Shiloh, Shelby Foote, traduit de l’anglais par Olivier Deparis (Rivages)

fr.wikipedia.org/wiki/Bataille_de_ShilohC’est une chapelle méthodiste en rondins, quelque part dans le Tennessee. Et c’est aussi une bataille, qui opposa, les 6 et 7 avril 1862, les armées confédérées, commandées par Johnston et Beauregard, à celles de l’Union, sous les ordres de Grant. À l’époque, elle atterra par sa violence les opinions publiques des deux camps. Celles-ci, pourtant, étaient loin d’être au bout de leurs peines…

 

Petit-fils de planteur, né et mort dans le Mississippi, auteur d’un récit de 3 000 pages sur le conflit, Shelby Foote avait publié Shiloh en 1952. Mais c’est aujourd’hui seulement que paraît une traduction française, d’ailleurs remarquable, de ce qui, malgré l’absence d’indication en page de titre, est bien un roman.

 

« Mais ils tirent !... »

 

En témoignent les réflexions auxquelles se livre un des personnages : « Les livres sur la guerre [sont] écrits pour être lus par le Tout-Puissant, car Lui seul la [voit] ainsi. Dans notre cas, pour la décrire aux hommes, il [faudrait] raconter ce que chacun de nous [a] vu dans son petit coin ». Et celui qui rapporte ces propos de commenter : « Je comprenais ce qu’il voulait dire, mais c’étaient des paroles en l’air (…). Qu’on écrive ou qu’on lise, on veut voir les choses du point de vue de ce gros Œil dans le ciel, comme si on était Dieu ». À voir… Le problème, en tout cas, est posé : «Œil dans le ciel » ou « petit coin » ? Les deux premiers chapitres du livre de Shelby Foote semblent vouloir opter pour la première solution. Mais, dès que la bataille commence pour de bon, l’écrivain américain se range résolument à la méthode de Stendhal racontant Waterloo dans La Chartreuse de Parme.

◆ **Données fournies**:
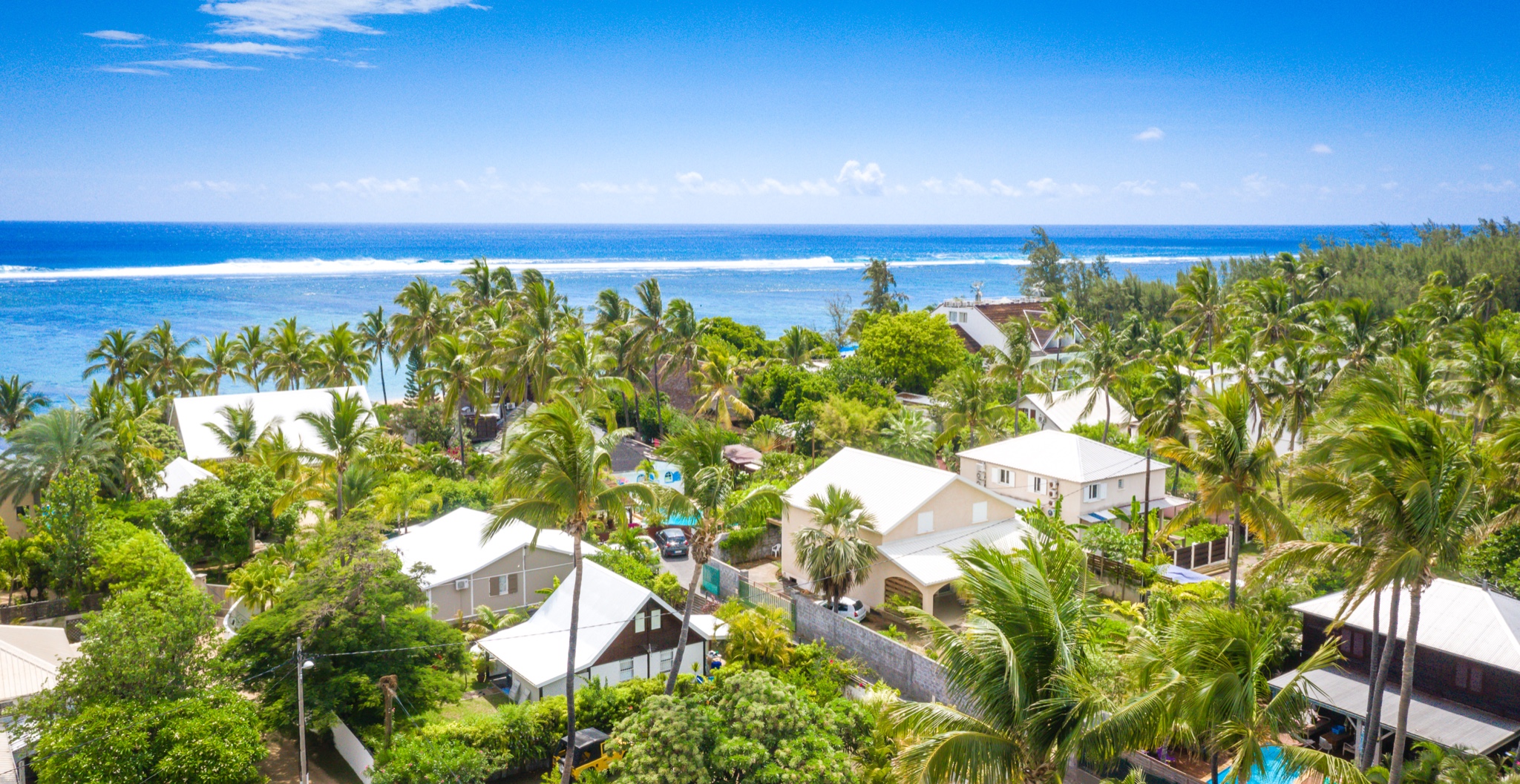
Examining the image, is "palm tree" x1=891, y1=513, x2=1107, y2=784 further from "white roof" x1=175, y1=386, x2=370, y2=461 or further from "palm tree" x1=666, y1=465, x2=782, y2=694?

◆ **Travail à faire**:
**a)** Répondez aux questions suivantes à partir du texte sur le roman Shiloh.
(i) À quelles dates la bataille de Shiloh a-t-elle eu lieu ?
(ii) En quelle année Shelby Foote avait-il publié Shiloh ?
(iii) Quelle méthode l'écrivain adopte-t-il dès que la bataille commence pour de bon ?
**b)** Recopiez, dans le texte sur le roman Shiloh, tout ce qui va de « fr.wikipedia.org/wiki/Bataille_de_ShilohC’est une chapelle » jusqu'à « bien un roman. ».
**c)** Rédigez la suite du texte sur le roman Shiloh en partant de sa dernière phrase.

◆ **Réponses**:
**a)**
(i) Les 6 et 7 avril 1862.
(ii) En 1952.
(iii) La méthode de Stendhal racontant Waterloo dans La Chartreuse de Parme.

**b)**
fr.wikipedia.org/wiki/Bataille_de_ShilohC’est une chapelle méthodiste en rondins, quelque part dans le Tennessee. Et c’est aussi une bataille, qui opposa, les 6 et 7 avril 1862, les armées confédérées, commandées par Johnston et Beauregard, à celles de l’Union, sous les ordres de Grant. À l’époque, elle atterra par sa violence les opinions publiques des deux camps. Celles-ci, pourtant, étaient loin d’être au bout de leurs peines…

 

Petit-fils de planteur, né et mort dans le Mississippi, auteur d’un récit de 3 000 pages sur le conflit, Shelby Foote avait publié Shiloh en 1952. Mais c’est aujourd’hui seulement que paraît une traduction française, d’ailleurs remarquable, de ce qui, malgré l’absence d’indication en page de titre, est bien un roman.

**c)**
Seulement, c’est une Chartreuse sans la naïveté enthousiaste de Fabrice ni l’ironie du narrateur. 7 chapitres à la première personne, 7 combattants qui parlent. 3 confédérés, 3 unionistes. Des officiers, mais surtout des hommes de rang. Et si on croise souvent des personnages historiques, si les faits sont reconstitués avec le maximum d’exactitude possible (l’auteur explique comment, dans une note finale), on est toujours à ras de terre : « Je les vis s’agiter, remuer, et de la fumée jaillit de la crête, une partie vers le haut et l’autre vers notre ligne, roulante et mêlée d’étincelles. Un bourdonnement d’abeilles frôla mes oreilles. Je me dis : Bon Dieu, mais ils tirent ! Ils me tirent dessus ! »

 

« Retourner en haut de la falaise »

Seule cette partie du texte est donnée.